Direitos dos homens, direitos de Deus

            O relógio marcava aproximadamente 18 horas quando Gleyciane chegou naquele fim de tarde de terça-feira. Estava dentro da margem prevista já que havia informado que passaria entre 17h e 18h. É pontual. Foi ela quem sugeriu que a entrevista acontecesse aqui. A minha primeira opção era encontrá-la na Petroquímica, em Suape, onde trabalha. Seriam, de ônibus, mais ou menos duas horas de deslocamento.

            O horário de trabalho da engenheira não é nada comercial, trabalha por turnos. Às vezes pega às 6h ou às 12h ou às 18h ou à meia-noite. No dia da nossa entrevista, por exemplo, saiu de casa às 4 horas da manhã. Tem dia que chega às 2h da madrugada em casa. “O meu turno é um turno complicado. Eu trabalho 6 horas por dia, geralmente cindo dias na semana, com uma folga. Cada dia é um horário diferente, só no final de semana é que são horários iguais”. É difícil folgar sábado e domingo no mesmo final de semana. Isso acontece a cada 35 dias. A empresa oferece o transporte, que busca cada um dos funcionários. “A van passa na residência de cada pessoa. Eles pegam na porta de casa e deixam na porta de casa. Todo dia, todos os horários”.
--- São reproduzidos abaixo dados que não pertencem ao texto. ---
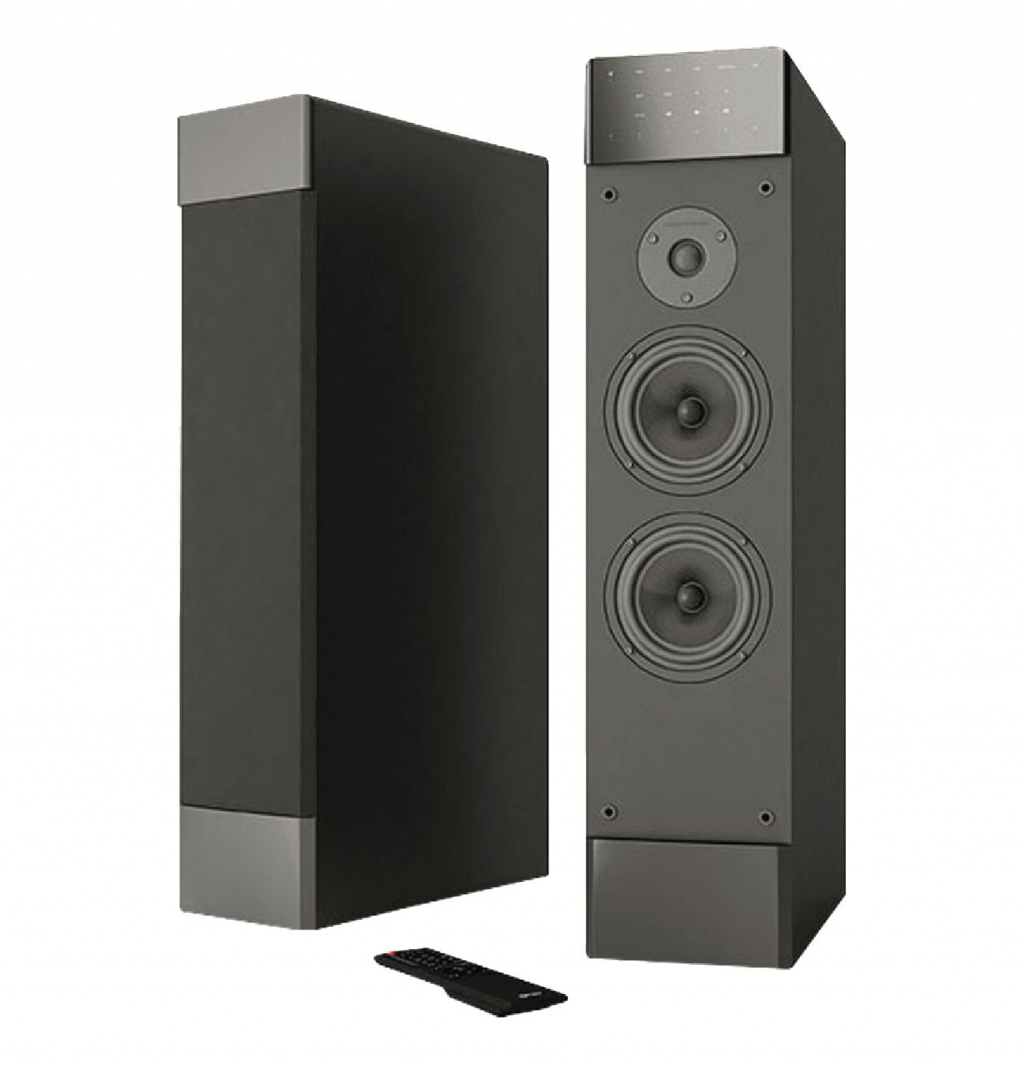 Turm högtalarset 2.0 Bluetooth 100W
          Gleyciane é uma das pessoas mais religiosas que já encontrei. Quando católica, era daquelas que não recebia a Hóstia caso estivesse sem se confessar. Evangélica há quatro anos, tem pensamentos definidos sobre assuntos que costumam gerar polêmica. Aprova, por exemplo, o casamento civil entre casais homossexuais, mas não o religioso. “Da porta da igreja pra dentro você tem que seguir as leis de Deus. E da porta da igreja pra fora, a lei dos homens”.

          Também não concorda com a presença de pastores na política. “Porque eu acredito que o poder corrompe, por mais que ele vá bem intencionado. Porque a Justiça que a gente está lidando ali, os direitos que a gente tá lidando ali, são os direitos daqui da Terra, são dos homens, e não os de Deus. Então é complicado você querer impor os direitos, os deveres, de Deus a todos os homens da Terra. Porque nem todos acreditam em Deus”.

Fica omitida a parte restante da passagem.